Summary: I changed from System.Threading.Tasks.Parallel.ForEach and Concurrent Data structure to a simple plinq (Parallel Linq) query. The speed up was amazing.
So is plinq inherently faster than Parallel.ForEach? Or is it specific to the task.
// Original Code
// concurrent dictionary to store results
var resultDict = new ConcurrentDictionary<string, MyResultType>();
Parallel.ForEach(items, item =>
{
resultDict.TryAdd(item.Name, PerformWork(source));
});
// new code
var results =
items
.AsParallel()
.Select(item => new { item.Name, queryResult = PerformWork(item) })
.ToDictionary(kv => kv.SourceName, kv => kv.queryResult);
Notes: Each task (PerformWork) now runs between 0 and 200 ms. It used to take longer before I optimized it. That's why I was using the Tasks.Parallel library in the fist place. So I went from 2 seconds total time to ~100-200 ms total time, performing roughly the same work, just with different methods. (Wow linq and plinq are awesome!)
Questions:
- Is the speed up due to using plinq vs Parallel.ForEach?

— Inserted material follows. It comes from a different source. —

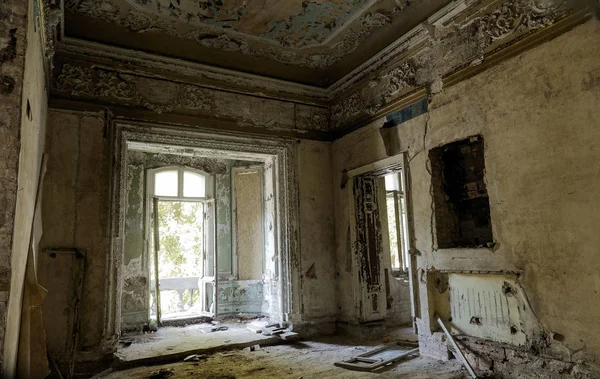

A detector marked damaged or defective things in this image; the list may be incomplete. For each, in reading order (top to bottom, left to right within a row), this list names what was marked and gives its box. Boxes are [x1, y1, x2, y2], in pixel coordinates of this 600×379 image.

- Is it instead simply the removal of the concurrent data structure (ConcurrentDictionary)? (Because it doesn't need to synchronize threads).

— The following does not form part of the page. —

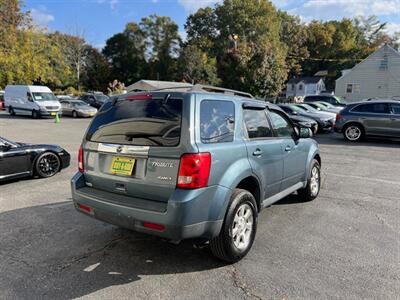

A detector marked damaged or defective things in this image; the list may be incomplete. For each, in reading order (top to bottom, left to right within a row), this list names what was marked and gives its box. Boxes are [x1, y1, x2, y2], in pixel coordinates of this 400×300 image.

pavement crack [230, 266, 264, 298]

- Based on the answer from this related question
Whereas PLINQ is largely based on a functional style of programming with no side-effects, side-effects are precisely what the TPL is for. If you want to actually do work in parallel as opposed to just searching/selecting things in parallel, you use the TPL.
Can I assume that because my pattern is basically functional (giving inputs produce new outputs without mutation), that plinq is the correct technology to use?
I'm looking for validation that my assumptions are correct, or an indication that I'm missing something.